-- Begin --

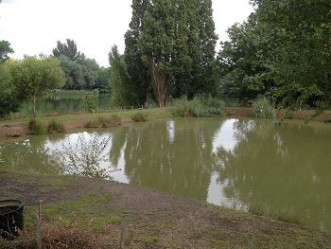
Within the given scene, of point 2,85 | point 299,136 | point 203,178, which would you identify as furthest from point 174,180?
point 2,85

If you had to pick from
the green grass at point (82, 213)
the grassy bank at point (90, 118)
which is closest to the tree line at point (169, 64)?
the grassy bank at point (90, 118)

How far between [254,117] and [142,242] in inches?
1187

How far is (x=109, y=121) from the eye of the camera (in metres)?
28.5

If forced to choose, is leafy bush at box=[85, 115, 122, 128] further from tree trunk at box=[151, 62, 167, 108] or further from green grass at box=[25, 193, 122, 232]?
green grass at box=[25, 193, 122, 232]

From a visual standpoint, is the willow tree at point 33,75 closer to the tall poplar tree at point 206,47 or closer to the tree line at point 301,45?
the tall poplar tree at point 206,47

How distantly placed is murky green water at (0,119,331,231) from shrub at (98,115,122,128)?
1766 millimetres

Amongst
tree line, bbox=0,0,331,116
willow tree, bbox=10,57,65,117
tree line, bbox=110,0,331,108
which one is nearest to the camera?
willow tree, bbox=10,57,65,117

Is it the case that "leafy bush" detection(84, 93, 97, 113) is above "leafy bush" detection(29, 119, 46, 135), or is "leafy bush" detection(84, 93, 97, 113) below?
above

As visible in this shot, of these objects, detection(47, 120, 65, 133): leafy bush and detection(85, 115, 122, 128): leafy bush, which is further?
detection(85, 115, 122, 128): leafy bush

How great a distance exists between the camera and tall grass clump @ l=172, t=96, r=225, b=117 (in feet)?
118

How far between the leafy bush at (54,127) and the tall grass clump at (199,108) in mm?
13263

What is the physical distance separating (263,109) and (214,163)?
19.5 metres

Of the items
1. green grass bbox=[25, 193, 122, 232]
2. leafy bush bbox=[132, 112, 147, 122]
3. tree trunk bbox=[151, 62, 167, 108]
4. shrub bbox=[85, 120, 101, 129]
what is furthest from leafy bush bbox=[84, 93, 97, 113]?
green grass bbox=[25, 193, 122, 232]

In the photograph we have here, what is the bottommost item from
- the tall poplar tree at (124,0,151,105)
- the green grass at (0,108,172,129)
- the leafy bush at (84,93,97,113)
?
the green grass at (0,108,172,129)
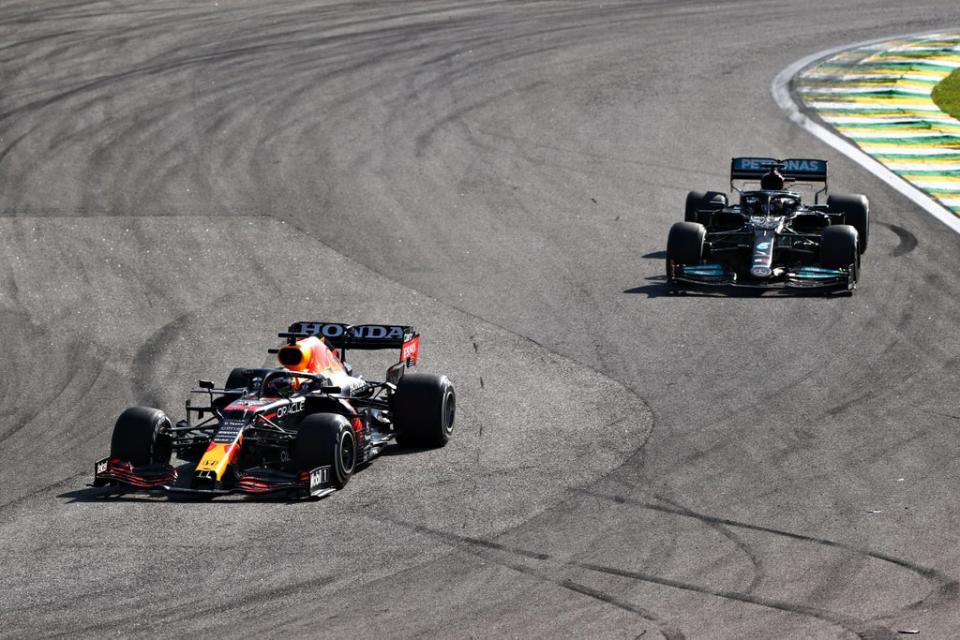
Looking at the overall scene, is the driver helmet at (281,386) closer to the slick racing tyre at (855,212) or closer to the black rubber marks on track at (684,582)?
the black rubber marks on track at (684,582)

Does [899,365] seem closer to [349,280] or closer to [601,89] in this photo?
[349,280]

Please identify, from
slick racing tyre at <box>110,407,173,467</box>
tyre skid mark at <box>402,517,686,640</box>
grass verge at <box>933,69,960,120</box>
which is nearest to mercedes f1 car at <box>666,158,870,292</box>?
grass verge at <box>933,69,960,120</box>

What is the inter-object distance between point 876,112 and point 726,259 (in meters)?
9.85

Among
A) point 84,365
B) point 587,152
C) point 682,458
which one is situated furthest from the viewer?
point 587,152

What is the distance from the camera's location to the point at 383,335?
597 inches

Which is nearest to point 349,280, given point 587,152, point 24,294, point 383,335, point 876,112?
point 24,294

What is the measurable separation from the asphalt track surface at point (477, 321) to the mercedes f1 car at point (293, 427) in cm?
30

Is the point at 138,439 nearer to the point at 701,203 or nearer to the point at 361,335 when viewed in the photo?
the point at 361,335

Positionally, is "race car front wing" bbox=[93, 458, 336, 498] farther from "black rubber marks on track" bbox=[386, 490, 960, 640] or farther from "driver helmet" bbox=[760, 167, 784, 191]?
"driver helmet" bbox=[760, 167, 784, 191]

-- End --

■ Instructions to follow: Lay out all of the data above as a numbered list, one line per item, omitting blank lines and the picture markers.

■ Worked solution:
1. Within the given scene, of point 2,85 | point 299,136 | point 203,178, which would you identify as furthest from point 174,180?
2. point 2,85
3. If you had to pick from
4. the green grass at point (82, 213)
5. the grassy bank at point (90, 118)
6. which is closest to the tree line at point (169, 64)?
7. the grassy bank at point (90, 118)
8. How far between [254,117] and [142,242] in inches?
9. 1187
10. How far is (x=109, y=121) from the eye of the camera (in metres)?
11. 28.5
12. If forced to choose, is leafy bush at box=[85, 115, 122, 128] further from tree trunk at box=[151, 62, 167, 108] or further from green grass at box=[25, 193, 122, 232]?
13. green grass at box=[25, 193, 122, 232]
14. From a visual standpoint, is the willow tree at point 33,75 closer to the tall poplar tree at point 206,47 or closer to the tree line at point 301,45?
15. the tall poplar tree at point 206,47
16. How distantly placed is murky green water at (0,119,331,231) from shrub at (98,115,122,128)?
17. 1766 millimetres
18. Amongst
19. tree line, bbox=0,0,331,116
20. willow tree, bbox=10,57,65,117
21. tree line, bbox=110,0,331,108
22. which one is nearest to the camera?
23. willow tree, bbox=10,57,65,117
24. Is it the case that "leafy bush" detection(84, 93, 97, 113) is above "leafy bush" detection(29, 119, 46, 135), or is "leafy bush" detection(84, 93, 97, 113) below?
25. above
26. As visible in this shot, of these objects, detection(47, 120, 65, 133): leafy bush and detection(85, 115, 122, 128): leafy bush, which is further?
27. detection(85, 115, 122, 128): leafy bush
28. How great a distance exists between the camera and tall grass clump @ l=172, t=96, r=225, b=117 (in feet)?
29. 118
30. How far between the leafy bush at (54,127) and the tall grass clump at (199,108) in mm?
31. 13263
32. What is the physical distance separating (263,109) and (214,163)?
33. 19.5 metres
34. Of the items
35. 1. green grass bbox=[25, 193, 122, 232]
36. 2. leafy bush bbox=[132, 112, 147, 122]
37. 3. tree trunk bbox=[151, 62, 167, 108]
38. 4. shrub bbox=[85, 120, 101, 129]
39. what is furthest from leafy bush bbox=[84, 93, 97, 113]?
40. green grass bbox=[25, 193, 122, 232]
41. In the photograph we have here, what is the bottommost item from
42. - the tall poplar tree at (124,0,151,105)
43. - the green grass at (0,108,172,129)
44. - the leafy bush at (84,93,97,113)
45. ?
46. the green grass at (0,108,172,129)
47. Looking at the overall scene, is the driver helmet at (281,386) closer to the slick racing tyre at (855,212) or closer to the black rubber marks on track at (684,582)?
48. the black rubber marks on track at (684,582)
49. Does [899,365] seem closer to [349,280] or closer to [601,89] in this photo?
50. [349,280]
51. Please identify, from
52. slick racing tyre at <box>110,407,173,467</box>
53. tyre skid mark at <box>402,517,686,640</box>
54. grass verge at <box>933,69,960,120</box>
55. which is nearest to mercedes f1 car at <box>666,158,870,292</box>?
56. grass verge at <box>933,69,960,120</box>
57. What is the inter-object distance between point 876,112 and point 726,259 (in meters)?
58. 9.85
59. Among
60. A) point 84,365
61. B) point 587,152
62. C) point 682,458
63. which one is situated furthest from the viewer?
64. point 587,152
65. What is the distance from the camera's location to the point at 383,335?
66. 597 inches
67. Which is nearest to point 349,280, given point 587,152, point 24,294, point 383,335, point 876,112?
68. point 24,294
69. What is the measurable separation from the asphalt track surface at point (477, 321) to the mercedes f1 car at point (293, 427) in cm?
70. 30
71. Is the point at 138,439 nearer to the point at 701,203 or nearer to the point at 361,335 when viewed in the photo?
72. the point at 361,335
73. Positionally, is "race car front wing" bbox=[93, 458, 336, 498] farther from "black rubber marks on track" bbox=[386, 490, 960, 640] or farther from "driver helmet" bbox=[760, 167, 784, 191]?
74. "driver helmet" bbox=[760, 167, 784, 191]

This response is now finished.